§ **Task item**
Translate this sentence from the abstract on nucleopeptides and ATP into Spanish: "Cancer cells have higher concentration of ATP compared to normal cells."

§ **Extract provided**
Sequestering ATP and Self-assembly inside Mitochondria by Nucleopeptide inducing Cancer Cell Apoptosis

Abstract

Mitochondria play important roles in cells such as ATP and other intermediates (metabolites) production for bioenergetics and biosynthesis. Especially, adenosine triphosphate (ATP) is an important biomacromolecule in cellular processes such as cellular respiration and metabolism. Cancer cells have higher concentration of ATP compared to normal cells. By removing ATP inside cancer cells, it can result in apoptosis. Here, we have developed selective cancer treatment by chemically and physically damage to cancer cells with sequestration of ATP and self-assemblies with ATP using nucleopeptide (NP) inside mitochondria. NP exhibits selective higher binding affinity toward ATP via electrostatic interaction and hydrogen bond compared to ADP or other biomacromolecules. The higher interaction between NP and ATP results in formation of large complex (~300 nm) and assemblies with ATP over ADP although NP-ADP make pre-formation complex. To enhance specificity towards cancer cells, NP-ADP having nanometer-sized micelles accumulates inside cancer cells not normal cells by shielding high positive charges with ADP and form large assembly with ATP instead of ADP. Therefore, sequestration of ATP and large assemblies of NP-ATP inside mitochondria cause severe effects such as the metabolic process of ATP and stress by structures towards cancer cells physically.

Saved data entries
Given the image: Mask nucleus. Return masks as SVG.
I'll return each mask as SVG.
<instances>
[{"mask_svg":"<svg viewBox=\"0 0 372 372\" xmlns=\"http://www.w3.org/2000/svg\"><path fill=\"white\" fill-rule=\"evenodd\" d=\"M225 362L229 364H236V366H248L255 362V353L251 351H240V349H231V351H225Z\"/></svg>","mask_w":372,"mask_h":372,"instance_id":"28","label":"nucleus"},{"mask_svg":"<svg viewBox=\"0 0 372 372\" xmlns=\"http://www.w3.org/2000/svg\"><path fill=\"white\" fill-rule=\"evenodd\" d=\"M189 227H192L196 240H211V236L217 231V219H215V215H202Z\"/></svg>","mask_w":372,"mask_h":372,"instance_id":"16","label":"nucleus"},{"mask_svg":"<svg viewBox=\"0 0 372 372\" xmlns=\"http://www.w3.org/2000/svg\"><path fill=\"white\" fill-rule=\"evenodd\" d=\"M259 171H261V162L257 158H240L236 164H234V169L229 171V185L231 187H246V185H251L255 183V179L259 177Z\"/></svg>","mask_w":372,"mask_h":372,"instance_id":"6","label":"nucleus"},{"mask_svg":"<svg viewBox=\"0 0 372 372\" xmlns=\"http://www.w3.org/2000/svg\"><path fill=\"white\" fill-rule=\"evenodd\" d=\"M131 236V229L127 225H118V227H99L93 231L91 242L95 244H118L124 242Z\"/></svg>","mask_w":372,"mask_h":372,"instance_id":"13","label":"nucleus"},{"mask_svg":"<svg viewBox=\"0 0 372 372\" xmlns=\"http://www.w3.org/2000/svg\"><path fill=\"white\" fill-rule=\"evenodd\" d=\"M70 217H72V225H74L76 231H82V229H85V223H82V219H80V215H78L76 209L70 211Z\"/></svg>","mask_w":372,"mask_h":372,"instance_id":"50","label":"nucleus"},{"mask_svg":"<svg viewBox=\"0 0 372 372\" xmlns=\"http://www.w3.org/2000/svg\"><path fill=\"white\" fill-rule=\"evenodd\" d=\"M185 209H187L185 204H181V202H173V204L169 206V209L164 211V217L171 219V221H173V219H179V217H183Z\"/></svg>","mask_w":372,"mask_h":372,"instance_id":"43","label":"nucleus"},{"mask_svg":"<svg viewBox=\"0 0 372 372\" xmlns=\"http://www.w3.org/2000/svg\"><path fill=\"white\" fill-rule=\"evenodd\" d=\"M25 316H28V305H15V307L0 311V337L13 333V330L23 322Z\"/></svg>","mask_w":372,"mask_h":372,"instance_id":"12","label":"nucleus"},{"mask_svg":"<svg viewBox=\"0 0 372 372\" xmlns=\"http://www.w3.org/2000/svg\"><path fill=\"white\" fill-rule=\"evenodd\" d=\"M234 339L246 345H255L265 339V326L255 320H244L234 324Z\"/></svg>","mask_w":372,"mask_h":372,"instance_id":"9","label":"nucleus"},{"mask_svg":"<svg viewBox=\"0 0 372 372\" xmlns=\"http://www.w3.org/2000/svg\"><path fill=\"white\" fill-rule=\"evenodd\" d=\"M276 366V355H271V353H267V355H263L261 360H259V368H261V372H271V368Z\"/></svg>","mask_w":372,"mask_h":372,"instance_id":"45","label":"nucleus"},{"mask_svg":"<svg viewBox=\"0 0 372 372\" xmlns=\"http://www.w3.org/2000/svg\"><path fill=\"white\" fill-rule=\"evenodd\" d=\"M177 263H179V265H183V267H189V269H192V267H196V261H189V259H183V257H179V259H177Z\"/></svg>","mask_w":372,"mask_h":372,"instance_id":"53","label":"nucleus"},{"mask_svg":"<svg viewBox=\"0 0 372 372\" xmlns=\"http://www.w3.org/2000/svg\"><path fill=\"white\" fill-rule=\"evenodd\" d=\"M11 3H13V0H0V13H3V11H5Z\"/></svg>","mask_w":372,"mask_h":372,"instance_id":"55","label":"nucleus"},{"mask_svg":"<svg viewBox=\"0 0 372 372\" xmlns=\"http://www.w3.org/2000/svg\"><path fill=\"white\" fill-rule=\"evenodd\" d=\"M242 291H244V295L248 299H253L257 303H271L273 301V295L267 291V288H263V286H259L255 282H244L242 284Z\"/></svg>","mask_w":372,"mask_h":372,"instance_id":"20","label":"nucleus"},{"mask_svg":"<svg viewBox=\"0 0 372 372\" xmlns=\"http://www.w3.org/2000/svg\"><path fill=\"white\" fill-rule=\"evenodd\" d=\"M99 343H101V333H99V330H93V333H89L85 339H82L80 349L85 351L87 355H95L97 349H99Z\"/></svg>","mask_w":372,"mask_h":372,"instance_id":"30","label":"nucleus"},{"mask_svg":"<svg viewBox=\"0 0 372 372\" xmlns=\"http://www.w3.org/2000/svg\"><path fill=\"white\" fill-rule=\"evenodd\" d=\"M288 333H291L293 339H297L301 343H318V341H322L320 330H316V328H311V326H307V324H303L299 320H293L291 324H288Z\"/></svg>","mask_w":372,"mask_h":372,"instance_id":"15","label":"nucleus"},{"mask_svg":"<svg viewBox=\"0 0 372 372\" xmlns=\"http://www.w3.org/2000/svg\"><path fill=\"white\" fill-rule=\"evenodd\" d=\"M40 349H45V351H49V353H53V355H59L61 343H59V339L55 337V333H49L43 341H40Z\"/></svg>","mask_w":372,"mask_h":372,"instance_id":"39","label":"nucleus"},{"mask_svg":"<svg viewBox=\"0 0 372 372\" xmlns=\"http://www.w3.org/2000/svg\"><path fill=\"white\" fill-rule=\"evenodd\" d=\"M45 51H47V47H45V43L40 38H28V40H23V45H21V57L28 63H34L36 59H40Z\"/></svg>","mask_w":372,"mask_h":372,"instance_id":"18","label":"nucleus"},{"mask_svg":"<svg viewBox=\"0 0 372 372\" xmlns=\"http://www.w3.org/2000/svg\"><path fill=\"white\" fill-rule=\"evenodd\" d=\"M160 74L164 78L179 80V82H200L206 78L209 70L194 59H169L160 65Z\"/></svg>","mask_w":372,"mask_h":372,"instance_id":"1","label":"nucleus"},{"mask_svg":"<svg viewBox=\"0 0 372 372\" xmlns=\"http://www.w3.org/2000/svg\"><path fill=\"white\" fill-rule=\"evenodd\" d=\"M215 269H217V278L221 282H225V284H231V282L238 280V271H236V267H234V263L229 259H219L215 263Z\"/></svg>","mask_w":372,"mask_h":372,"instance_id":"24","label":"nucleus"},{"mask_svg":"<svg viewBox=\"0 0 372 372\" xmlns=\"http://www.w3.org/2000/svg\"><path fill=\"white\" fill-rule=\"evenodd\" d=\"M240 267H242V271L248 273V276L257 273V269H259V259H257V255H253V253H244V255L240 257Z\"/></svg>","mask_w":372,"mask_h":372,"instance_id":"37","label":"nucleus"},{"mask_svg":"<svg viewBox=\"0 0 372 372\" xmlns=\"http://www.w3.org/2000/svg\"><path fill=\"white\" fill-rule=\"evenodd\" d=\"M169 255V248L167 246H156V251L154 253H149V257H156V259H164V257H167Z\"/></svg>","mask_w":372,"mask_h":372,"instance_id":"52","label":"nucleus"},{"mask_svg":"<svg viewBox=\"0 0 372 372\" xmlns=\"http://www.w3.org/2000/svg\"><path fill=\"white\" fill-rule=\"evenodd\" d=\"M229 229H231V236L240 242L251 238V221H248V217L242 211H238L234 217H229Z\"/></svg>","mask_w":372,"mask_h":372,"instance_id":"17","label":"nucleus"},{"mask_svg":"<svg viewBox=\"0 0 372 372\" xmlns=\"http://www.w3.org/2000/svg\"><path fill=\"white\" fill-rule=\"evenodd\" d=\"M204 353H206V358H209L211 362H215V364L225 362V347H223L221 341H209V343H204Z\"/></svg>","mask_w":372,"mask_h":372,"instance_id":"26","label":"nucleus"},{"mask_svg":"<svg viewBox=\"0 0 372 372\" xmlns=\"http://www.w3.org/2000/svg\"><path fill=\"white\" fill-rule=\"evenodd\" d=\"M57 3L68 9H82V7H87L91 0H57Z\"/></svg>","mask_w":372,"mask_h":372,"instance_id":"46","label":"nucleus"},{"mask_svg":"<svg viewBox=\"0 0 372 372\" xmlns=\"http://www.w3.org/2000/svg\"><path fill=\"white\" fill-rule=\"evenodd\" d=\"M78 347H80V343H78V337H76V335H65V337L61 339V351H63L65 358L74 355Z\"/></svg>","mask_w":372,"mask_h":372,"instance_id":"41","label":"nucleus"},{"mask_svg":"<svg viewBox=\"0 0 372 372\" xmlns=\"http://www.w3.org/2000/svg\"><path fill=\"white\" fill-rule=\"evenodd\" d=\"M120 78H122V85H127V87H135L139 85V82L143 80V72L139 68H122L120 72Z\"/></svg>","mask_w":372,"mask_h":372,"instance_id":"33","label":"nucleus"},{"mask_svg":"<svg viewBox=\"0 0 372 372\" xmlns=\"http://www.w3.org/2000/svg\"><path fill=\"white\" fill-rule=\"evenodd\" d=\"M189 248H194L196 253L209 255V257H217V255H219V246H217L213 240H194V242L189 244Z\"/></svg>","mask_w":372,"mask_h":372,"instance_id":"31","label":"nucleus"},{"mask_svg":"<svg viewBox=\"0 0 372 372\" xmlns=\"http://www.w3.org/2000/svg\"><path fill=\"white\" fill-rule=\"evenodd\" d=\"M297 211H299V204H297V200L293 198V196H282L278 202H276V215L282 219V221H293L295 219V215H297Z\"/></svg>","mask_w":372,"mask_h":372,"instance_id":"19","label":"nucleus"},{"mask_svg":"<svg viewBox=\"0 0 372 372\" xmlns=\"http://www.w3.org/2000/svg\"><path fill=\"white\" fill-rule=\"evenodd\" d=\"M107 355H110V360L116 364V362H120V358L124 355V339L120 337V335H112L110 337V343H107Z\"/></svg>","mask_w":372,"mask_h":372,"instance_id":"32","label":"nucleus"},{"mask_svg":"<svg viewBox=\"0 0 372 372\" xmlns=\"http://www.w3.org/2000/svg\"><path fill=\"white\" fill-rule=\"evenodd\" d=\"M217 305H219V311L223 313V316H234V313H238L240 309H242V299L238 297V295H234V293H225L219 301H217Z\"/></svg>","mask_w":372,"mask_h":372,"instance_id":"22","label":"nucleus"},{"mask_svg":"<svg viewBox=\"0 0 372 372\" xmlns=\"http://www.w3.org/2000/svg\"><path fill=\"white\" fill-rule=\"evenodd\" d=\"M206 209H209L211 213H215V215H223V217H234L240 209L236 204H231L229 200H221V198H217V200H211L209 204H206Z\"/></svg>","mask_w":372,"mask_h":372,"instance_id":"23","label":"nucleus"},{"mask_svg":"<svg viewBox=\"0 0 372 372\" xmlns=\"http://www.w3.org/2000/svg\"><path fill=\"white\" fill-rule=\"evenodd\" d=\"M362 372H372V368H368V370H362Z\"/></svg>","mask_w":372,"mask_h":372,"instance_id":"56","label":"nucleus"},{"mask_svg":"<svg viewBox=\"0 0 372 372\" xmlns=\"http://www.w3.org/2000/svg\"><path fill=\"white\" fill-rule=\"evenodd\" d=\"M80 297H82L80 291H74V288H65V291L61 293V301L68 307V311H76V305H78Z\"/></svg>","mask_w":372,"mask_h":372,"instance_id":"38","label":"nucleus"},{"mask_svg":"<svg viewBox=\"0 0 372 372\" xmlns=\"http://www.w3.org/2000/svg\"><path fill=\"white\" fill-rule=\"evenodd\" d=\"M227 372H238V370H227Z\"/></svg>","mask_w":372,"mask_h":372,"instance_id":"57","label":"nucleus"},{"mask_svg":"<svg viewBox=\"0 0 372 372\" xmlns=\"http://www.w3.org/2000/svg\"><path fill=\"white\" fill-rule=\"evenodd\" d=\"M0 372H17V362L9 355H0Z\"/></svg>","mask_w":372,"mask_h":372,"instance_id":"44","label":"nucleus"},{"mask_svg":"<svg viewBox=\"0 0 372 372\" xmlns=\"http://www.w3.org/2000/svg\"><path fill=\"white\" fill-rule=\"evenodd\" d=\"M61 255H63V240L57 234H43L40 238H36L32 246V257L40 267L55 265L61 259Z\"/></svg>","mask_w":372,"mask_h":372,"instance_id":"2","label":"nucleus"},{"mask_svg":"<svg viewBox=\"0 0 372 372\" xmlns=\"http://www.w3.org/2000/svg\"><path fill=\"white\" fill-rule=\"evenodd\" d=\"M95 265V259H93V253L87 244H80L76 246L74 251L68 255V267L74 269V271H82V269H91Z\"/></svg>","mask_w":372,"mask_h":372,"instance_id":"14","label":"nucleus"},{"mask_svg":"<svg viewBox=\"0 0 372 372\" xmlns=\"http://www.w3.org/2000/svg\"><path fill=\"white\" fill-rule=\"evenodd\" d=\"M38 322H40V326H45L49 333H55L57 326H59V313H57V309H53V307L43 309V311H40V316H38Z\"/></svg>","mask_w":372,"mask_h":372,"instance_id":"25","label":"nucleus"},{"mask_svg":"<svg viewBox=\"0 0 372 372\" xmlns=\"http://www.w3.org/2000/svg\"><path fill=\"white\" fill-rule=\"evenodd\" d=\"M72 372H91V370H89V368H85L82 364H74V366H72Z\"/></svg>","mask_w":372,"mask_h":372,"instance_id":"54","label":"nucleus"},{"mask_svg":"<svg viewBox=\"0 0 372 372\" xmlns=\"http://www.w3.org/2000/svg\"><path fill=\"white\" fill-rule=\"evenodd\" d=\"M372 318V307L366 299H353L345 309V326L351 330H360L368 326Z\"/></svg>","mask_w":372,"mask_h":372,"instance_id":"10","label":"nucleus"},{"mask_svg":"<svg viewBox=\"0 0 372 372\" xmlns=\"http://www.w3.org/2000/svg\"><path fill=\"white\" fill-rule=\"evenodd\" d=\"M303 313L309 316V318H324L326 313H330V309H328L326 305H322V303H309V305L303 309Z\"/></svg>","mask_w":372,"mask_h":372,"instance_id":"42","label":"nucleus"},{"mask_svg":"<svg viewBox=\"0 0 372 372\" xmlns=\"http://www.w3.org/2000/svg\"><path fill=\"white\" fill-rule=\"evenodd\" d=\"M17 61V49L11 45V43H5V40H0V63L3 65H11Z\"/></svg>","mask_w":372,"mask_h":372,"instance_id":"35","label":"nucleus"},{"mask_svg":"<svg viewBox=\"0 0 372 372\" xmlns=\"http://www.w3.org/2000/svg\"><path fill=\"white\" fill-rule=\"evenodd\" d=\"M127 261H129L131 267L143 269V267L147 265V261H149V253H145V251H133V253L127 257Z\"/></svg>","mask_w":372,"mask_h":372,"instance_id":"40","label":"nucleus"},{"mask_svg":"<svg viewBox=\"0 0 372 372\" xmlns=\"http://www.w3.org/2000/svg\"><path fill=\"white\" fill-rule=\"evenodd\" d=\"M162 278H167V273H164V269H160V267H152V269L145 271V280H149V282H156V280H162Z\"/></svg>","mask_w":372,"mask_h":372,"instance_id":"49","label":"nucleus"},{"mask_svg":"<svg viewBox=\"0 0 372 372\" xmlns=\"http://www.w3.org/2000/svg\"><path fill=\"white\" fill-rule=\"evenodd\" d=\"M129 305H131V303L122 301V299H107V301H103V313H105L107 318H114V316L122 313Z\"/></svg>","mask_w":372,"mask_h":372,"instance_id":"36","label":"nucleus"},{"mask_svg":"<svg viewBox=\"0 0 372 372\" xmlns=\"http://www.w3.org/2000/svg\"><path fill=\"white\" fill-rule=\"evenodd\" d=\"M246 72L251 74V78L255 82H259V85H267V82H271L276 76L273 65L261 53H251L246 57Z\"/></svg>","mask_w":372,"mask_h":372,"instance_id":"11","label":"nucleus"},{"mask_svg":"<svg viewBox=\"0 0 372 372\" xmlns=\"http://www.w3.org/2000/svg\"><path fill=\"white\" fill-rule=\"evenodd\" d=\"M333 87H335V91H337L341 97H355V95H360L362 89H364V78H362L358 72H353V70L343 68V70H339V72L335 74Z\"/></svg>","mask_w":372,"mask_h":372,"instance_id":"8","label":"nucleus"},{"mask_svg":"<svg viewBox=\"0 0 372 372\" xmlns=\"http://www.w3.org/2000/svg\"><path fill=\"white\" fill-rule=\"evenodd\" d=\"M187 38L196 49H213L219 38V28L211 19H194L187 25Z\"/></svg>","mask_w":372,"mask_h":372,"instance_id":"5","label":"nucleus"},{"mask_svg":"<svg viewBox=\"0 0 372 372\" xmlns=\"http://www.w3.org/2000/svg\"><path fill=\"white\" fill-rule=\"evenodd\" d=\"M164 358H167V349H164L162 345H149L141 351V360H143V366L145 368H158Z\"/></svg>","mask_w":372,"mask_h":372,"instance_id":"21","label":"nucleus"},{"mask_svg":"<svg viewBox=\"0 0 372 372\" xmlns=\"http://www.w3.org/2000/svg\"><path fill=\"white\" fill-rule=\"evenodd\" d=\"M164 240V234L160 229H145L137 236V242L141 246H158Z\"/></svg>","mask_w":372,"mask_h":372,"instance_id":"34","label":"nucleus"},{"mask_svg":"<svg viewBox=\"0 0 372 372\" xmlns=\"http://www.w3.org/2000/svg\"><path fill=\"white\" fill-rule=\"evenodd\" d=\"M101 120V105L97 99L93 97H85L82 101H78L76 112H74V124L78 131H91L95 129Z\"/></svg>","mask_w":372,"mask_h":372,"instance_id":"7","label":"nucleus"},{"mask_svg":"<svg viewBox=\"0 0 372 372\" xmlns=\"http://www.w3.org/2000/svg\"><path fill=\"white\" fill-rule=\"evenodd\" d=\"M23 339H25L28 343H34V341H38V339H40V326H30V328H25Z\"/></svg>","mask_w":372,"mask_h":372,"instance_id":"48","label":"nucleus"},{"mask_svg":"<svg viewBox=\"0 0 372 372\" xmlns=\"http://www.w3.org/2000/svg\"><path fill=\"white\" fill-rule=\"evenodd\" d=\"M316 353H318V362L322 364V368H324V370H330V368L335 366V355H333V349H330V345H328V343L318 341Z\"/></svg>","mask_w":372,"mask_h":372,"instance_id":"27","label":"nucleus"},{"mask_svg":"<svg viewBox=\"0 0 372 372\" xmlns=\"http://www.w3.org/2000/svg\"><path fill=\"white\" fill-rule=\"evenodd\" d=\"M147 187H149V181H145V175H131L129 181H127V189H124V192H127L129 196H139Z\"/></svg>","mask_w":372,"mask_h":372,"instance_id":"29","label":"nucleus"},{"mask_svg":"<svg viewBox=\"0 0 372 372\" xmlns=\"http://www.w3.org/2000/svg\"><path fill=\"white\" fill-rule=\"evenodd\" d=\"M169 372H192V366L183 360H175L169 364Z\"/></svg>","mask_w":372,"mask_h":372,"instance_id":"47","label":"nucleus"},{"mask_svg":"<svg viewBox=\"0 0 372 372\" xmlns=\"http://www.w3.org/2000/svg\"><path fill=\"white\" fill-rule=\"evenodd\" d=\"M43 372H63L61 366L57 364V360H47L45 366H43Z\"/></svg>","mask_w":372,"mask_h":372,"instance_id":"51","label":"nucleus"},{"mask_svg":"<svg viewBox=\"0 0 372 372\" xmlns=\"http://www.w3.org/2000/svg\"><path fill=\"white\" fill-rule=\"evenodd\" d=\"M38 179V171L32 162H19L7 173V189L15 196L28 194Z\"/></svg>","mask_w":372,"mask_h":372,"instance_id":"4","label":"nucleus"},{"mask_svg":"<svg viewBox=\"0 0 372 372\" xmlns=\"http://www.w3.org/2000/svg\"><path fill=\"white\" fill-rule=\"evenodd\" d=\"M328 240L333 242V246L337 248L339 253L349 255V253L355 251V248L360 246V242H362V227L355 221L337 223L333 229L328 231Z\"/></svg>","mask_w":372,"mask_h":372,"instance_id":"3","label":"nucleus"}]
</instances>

§ **Task result**
Las células cancerosas tienen una mayor concentración de ATP en comparación con las células normales.